Oil Rises to $69 as Mideast Tension and Supply Cuts Offset Trade Concerns

Oil Rises to $69 as Mideast Tension and Supply Cuts Offset Trade Concerns
An oil tanker approaches to the new Jetty during the launch of the new $650 million oil facility in Fujairah, United Arab Emirates, on Sept. 21, 2016. (AP Photo/Kamran Jebreili)
Reuters
5/28/2019
Updated:
5/29/2019

LONDON—Oil rose to about $69 a barrel on May 27, supported by Middle East tensions and OPEC-led supply cuts, though concern over the U.S.-China trade dispute and global economy capped gains.

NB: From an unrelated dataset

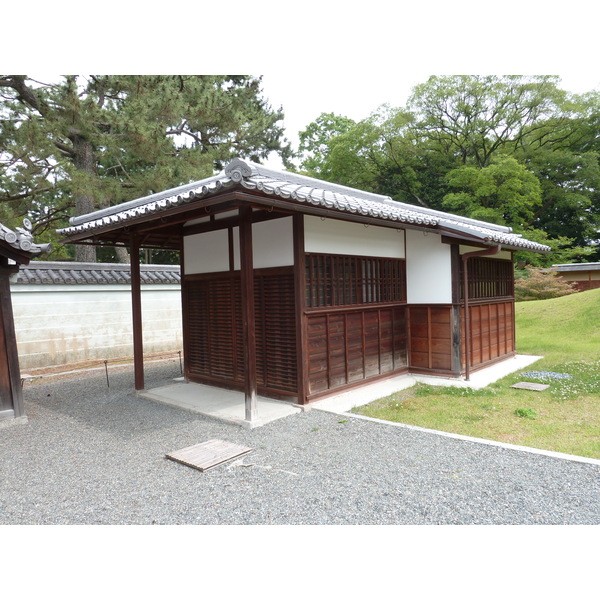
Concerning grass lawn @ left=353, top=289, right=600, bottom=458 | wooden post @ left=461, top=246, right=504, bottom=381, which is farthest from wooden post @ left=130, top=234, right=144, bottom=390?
wooden post @ left=461, top=246, right=504, bottom=381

Supply cuts—both voluntary by the Organization of the Petroleum Exporting Countries (OPEC) and allies, plus those resulting from U.S. sanctions—have helped Brent crude, the global benchmark, rise by about 29 percent this year.

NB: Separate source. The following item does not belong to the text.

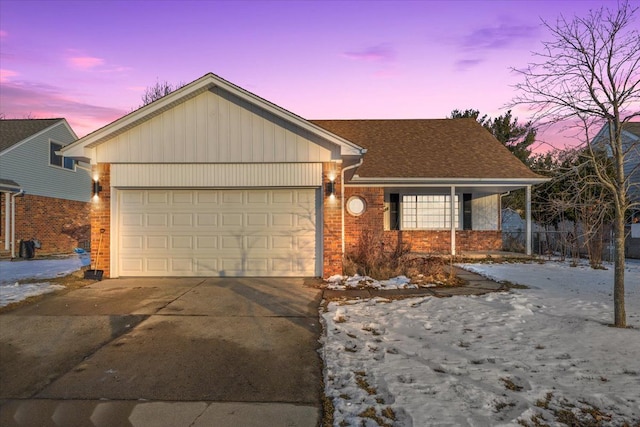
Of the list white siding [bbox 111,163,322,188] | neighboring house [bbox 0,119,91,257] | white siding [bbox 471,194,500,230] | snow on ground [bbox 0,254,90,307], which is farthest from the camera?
neighboring house [bbox 0,119,91,257]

Brent was up 33 cents at $69.02 a barrel by 1334 GMT, having fallen by about 4.5 percent last week. U.S. West Texas Intermediate crude was down 30 cents at $58.33.

“The main factor preventing the market from going higher on the geopolitical news is really the concern about the global economy,” said Petromatrix oil analyst Olivier Jakob.

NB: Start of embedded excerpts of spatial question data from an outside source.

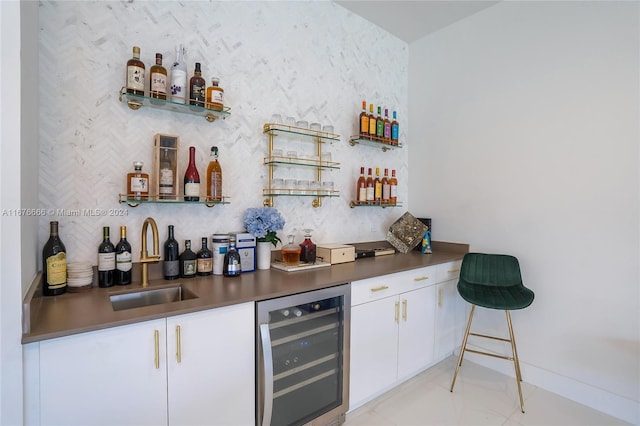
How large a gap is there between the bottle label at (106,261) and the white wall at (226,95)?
11 cm

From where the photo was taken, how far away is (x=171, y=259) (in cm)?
177

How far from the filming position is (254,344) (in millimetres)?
1499

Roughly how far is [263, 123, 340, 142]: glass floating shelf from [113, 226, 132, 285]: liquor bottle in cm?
108

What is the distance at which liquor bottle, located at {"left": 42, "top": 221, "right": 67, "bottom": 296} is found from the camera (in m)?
1.41

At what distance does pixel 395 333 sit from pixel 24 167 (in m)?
2.06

Both crude contracts registered their biggest weekly price declines of the year last week. Public holidays in the United States and Britain on May 27 limited participation, keeping volumes low.

Tension between the United States and Iran, with Washington’s announcement on May 24 that it would deploy more troops to the Middle East, is supporting the market but some analysts said its impact could be limited.

“This move further increases tensions in the regions, but with the U.S. and UK markets closed today and most of the geopolitical tension likely already priced into the market, effects on crude prices may remain subdued,” JBC Energy said in a report.

Nonetheless, concern about the global economy weighed. Figures on Monday showed that profits for Chinese industrial companies shrank in April while new orders for U.S.-made capital goods fell more than expected.

“The macroeconomic outlook does not look good,” Jakob said.

Money managers cut their net long U.S. crude futures and options positions—bets on rising prices—in the week to May 21, the U.S. Commodity Futures Trading Commission (CFTC) said on May 27.

In addition to the OPEC-led supply cuts, U.S. sanctions on OPEC members Iran and Venezuela have curbed their crude exports, reducing supplies further.

In comments suggesting OPEC isn’t in a rush to ease supply restraint ahead of a mid-year meeting to review policy, Kuwait’s oil minister said the market was expected to be in balance toward the end of 2019.

Brent’s price structure remains in backwardation, with prices for prompt delivery higher than those for future dispatch, suggesting a tight balance between supply and demand.